Several research studies have suggested that the cholesterol-lowering medications known as statins may lower chronic inflammation among people with HIV and protect them against its harmful effects. But results from a study that provides gold-standard scientific evidence of such benefits from statins are still lacking. Researchers are currently enrolling a planned 6,500 participants into such a trial, called REPRIEVE. The study includes people with HIV who are taking ARVs and who wouldn’t normally be in a position to take a statin; they will be randomized to either receive a statin or a placebo. The study will hopefully answer whether statins’ anti-inflammatory effects will translate into a lowered risk of disease, such as heart attack or cancer, among people with HIV. Unfortunately, results aren’t expected until 2021.
Other on-the-market medications currently under investigation as anti-inflammatory agents for people with HIV include Micardis (telmisartan), a blood-pressure medication, and the diabetes medication Vildagliptin (galvus). Research has already shown that aspirin does not apparently help HIV-related inflammation.

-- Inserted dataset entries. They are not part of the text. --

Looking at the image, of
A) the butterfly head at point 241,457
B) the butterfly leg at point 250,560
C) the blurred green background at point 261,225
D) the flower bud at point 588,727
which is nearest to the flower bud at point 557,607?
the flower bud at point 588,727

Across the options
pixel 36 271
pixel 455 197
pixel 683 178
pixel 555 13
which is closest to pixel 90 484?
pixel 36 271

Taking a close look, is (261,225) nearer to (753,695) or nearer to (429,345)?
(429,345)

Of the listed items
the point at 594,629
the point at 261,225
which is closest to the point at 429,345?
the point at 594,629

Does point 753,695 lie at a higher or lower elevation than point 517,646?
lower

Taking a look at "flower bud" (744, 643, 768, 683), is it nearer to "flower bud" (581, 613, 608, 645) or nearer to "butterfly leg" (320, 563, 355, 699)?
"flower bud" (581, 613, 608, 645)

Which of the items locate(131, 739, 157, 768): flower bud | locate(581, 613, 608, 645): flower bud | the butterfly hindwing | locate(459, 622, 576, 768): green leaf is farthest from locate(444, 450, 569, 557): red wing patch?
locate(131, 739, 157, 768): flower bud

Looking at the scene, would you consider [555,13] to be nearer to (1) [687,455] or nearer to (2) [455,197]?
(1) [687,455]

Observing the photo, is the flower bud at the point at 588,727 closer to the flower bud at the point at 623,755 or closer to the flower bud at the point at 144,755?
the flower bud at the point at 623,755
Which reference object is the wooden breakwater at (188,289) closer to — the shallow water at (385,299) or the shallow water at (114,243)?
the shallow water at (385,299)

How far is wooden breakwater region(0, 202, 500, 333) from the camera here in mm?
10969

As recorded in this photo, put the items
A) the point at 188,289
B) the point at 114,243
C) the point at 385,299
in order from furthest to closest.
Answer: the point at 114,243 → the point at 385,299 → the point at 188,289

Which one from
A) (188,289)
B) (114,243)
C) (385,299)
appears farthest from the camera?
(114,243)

Scientists are also investigating to see whether probiotics, which promote desirable bacteria in the digestive system, may affect the body’s so-called microbiome in a way that helps lower gut-related inflammation.
Seeking to directly affect inflammatory pathways, researchers are looking at drugs used for inflammatory diseases, like the autoimmune disease rheumatoid arthritis, and are even looking at some cancer treatments. Other research is examining drugs that inhibit major indicators of inflammation, called biomarkers, such as the cytokines interleuken-1 or -6 (IL-1, IL-6).
Experts generally agree that a cure for HIV, if it is ever developed, remains decades away (contrary to recent erroneous news reports). In the meantime, as researchers strive to develop ways to shrink the size of the viral reservoir and, in turn, likely reduce low-level viral replication, they may wind up with treatments that, even if they don’t cure someone, end up dampening chronic inflammation.
Things you can do to fight chronic inflammation and its potentially harmful effects:
According to Deeks, the long-term damage caused by HIV-related chronic inflammation may be easier to prevent when people are younger, as opposed to reversing the damage once people are elderly.
Ways to prevent such damage include:
- Early treatment. Research has shown that starting ARVs as soon after infection as possible reduces the likelihood of health problems linked to inflammation, such as heart attack and certain cancers.
- Take your ARVs every single day. Recent research found that anything less than 100 percent adherence was tied to higher inflammation.
- Don’t smoke. Smoking is especially harmful among people living with HIV (not to mention highly common) and can exacerbate inflammation in the arteries.
- Eat a healthy diet. Research has shown that the so-called Mediterranean diet reduces the risk of heart attack or stroke.
- Get moving. Regular exercise reduces your risk of numerous health problems.
- Shed body fat. Fat tissue may be a source of inflammation.
- Treat coinfections. Hep C is now curable through as little as eight weeks of treatment, and hep B is treatable. Both infections can cause severe damage to the liver; even well-treated HIV can accelerate such damage.